[Stored items]
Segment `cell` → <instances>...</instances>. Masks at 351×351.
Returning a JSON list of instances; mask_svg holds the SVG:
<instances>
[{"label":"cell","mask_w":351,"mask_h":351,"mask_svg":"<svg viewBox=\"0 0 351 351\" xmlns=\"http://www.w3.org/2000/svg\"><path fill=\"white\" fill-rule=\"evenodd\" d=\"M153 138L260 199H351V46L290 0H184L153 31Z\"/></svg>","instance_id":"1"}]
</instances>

Exercise instructions:
Return every line of the records that contains the string "instances".

Correct response:
Segment `cell` → <instances>...</instances>. Masks at 351×351.
Returning a JSON list of instances; mask_svg holds the SVG:
<instances>
</instances>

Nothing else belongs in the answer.